During Anderson's 12 seasons, 182 games, five first- and second All Pro teams, and four Pro Bowls with the Bengals, he also served as team leader as the ultimate stand-up guy. Win, lose or controversy, the thoughtful Anderson was always in front of his locker ready to offer insightful looks into the game and the team.

He delivers again in the longest Hobson's Choice podcast ever, 46 minutes of pure, uncut Willie. From opining that he'll hold up his credentials to any Hall of Fame offensive lineman from his era to why he thinks the contract the Bengals gave quarterback Carson Palmer back in 2005 changed football.

Among the topics:

_Anderson points to linemates Eric Steinbach and Andrew Whitworth as critical second-rounders he played with in Cincinnati (as well as Chad Johnson and Corey Dillon) and says teams are made in rounds two through four.

"I think the second round is some times more important than the first-round picks," Anderson said. "In the first round, everyone gets a chance to pick from a barrel everyone knows is pretty damn good. The second-round pick, that's where scouting and GMing and your evaluation really comes into play."

_Anderson says he'd put himself up against any of the O-lineman from his era recently installed into the Pro Football Hall of Fame and if people challenge him on that he'll point to all-time sack leaders like Julius Peppers and say, "Get on Twitter and ask Peppers. He's on Twitter." So is Michael Strahan, another Willie guy.

Anderson observes wryly the year he retired after one season with the Ravens, 2009," "is the year Twitter took off," and now he sees videos of what would have been unknown offensive linemen back in the day. He's amazed when he recounts a staffer recently informing him his pass pro grade in his last season with the Ravens was the fourth best all-time for a right tackle.

"I was an old man," he says.

_Early in his career he read a quote from Bengals' Hall of Fame left tackle Anthony Munoz when a reporter asked him about Anderson's struggle with weight.

"He said something I'll never forget," Anderson says. He said, 'Great players know how to take care of themselves.' When I read that, I was determined never to come in out of shape again."

Later in his career he became a mentor for Whitworth, a guy he calls, "My little brother," and says he should be on the list of one of the Bengals' five best offensive linemen.

_He says the great running back Dillon, with a bow to linebacker Takeo Spikes, is his most talented Bengals teammate and recalls a play from the 2001 opener the Bengals beat the impending Super Bowl champion Patriots at Paul Brown Stadium that included a play Anderson didn't see Dillon, but heard him take on a safety.

_"He hit that damn dude so hard, the dude catapulted about two yards backwards," Anderson said. "That sound that made. I never heard that sound again from a runner hitting a defender."

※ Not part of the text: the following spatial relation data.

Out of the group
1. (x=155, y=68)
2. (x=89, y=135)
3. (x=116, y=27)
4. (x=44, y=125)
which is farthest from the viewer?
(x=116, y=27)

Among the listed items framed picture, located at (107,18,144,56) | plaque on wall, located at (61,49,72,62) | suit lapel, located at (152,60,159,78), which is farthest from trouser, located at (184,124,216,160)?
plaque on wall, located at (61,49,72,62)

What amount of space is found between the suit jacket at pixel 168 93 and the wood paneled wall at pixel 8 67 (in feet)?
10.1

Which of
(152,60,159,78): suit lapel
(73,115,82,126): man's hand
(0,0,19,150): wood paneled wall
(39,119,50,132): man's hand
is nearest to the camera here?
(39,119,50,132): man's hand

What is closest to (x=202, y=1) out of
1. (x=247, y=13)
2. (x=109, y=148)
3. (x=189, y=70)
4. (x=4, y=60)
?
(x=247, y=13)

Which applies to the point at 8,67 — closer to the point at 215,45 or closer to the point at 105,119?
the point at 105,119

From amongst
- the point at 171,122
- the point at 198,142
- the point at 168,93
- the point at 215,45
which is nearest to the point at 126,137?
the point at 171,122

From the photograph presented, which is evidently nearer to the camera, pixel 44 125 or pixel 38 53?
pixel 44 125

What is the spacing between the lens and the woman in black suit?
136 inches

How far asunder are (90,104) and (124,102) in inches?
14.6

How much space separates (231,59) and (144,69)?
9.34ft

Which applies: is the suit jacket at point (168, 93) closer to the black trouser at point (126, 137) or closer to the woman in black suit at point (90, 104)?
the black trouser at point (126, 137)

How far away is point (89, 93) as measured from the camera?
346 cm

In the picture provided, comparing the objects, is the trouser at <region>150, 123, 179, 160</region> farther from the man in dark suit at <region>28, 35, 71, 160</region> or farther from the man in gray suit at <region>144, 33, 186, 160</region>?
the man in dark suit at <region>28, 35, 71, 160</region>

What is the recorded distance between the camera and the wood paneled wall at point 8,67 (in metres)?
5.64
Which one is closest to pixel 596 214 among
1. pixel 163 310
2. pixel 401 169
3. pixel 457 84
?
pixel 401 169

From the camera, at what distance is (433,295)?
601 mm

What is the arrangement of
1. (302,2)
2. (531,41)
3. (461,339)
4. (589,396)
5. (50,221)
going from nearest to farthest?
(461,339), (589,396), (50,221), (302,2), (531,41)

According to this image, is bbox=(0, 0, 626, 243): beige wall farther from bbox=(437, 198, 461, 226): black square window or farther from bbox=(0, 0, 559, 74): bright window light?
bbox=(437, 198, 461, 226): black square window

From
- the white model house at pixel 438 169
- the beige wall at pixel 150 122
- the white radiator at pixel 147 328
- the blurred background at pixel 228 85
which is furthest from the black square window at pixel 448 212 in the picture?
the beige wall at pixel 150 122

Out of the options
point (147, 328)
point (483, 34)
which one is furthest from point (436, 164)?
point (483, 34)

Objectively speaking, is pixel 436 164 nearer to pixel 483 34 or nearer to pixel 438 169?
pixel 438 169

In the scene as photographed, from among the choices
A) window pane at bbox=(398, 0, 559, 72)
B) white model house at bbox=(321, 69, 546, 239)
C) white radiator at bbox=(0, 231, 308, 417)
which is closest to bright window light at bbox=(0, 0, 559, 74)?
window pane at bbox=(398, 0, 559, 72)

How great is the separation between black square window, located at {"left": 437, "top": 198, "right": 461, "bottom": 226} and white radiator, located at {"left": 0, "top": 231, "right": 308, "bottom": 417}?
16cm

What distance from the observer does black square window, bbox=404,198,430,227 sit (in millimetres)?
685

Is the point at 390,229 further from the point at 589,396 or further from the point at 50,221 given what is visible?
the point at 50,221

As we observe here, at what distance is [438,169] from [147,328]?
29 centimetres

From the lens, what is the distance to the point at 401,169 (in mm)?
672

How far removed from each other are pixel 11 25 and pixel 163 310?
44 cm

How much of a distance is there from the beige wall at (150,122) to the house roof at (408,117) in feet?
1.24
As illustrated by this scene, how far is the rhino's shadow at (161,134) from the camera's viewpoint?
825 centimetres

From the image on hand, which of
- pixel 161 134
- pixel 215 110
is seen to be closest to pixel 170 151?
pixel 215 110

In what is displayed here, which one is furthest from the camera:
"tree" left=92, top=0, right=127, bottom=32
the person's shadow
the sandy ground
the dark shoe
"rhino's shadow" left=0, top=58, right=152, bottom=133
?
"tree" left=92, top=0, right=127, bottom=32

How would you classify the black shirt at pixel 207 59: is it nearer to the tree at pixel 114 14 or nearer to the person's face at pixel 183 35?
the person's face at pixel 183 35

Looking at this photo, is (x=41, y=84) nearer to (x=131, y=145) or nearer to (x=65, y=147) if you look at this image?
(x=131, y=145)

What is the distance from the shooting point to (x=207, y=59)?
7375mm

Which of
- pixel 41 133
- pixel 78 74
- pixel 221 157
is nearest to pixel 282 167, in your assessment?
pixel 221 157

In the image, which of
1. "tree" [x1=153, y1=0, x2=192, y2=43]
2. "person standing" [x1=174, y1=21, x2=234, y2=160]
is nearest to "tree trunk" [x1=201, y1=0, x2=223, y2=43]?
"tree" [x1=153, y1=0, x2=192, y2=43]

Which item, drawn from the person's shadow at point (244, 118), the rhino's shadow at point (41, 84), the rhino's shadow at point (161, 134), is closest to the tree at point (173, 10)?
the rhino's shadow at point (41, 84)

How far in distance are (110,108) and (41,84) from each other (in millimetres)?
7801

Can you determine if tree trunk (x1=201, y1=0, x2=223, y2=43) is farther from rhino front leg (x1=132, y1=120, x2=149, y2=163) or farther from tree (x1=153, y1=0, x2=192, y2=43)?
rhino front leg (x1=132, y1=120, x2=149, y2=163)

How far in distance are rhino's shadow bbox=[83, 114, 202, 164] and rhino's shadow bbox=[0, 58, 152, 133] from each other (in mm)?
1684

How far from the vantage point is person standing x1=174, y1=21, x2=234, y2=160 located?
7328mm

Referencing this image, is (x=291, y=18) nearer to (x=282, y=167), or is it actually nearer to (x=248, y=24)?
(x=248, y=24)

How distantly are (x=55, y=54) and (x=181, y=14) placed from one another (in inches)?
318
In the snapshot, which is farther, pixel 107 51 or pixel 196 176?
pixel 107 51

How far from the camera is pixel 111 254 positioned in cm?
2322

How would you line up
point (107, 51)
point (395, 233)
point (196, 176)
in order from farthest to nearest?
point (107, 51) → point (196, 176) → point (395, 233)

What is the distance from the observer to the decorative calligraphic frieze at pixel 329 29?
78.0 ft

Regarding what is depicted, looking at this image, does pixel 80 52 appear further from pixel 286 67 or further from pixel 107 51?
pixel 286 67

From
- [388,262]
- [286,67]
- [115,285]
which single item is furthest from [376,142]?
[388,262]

_No doubt, Anderson says. The late great Reggie White at defensive end was the best player he ever faced.

"I was 22 years old," Anderson says. "I shut him down, but he physically beat me up. I was hurt the next four to five weeks. When Reggie would hit into you, it would be like your skeleton shakes. He was hurting my skeleton."

_The Willie Anderson Linemen in Atlanta is devoted to training middle school and high school linemen because he hears coaches talking about how they are underdeveloped when they get to college and the NFL. He sees nothing wrong with the spread offense, but he believes offensive line fundamentals are ignored on the younger levels in the name of points. He says he was in the middle of the evolution late in the 2005 season.

"I joke with my friends a lot," Anderson says. "When we gave Carson $100 million, I think football changed forever. I told (Bengals running back) Rudi Johnson it's no longer important about you and me getting 100 yards. If we get it, that's great. But we absolutely must protect Carson."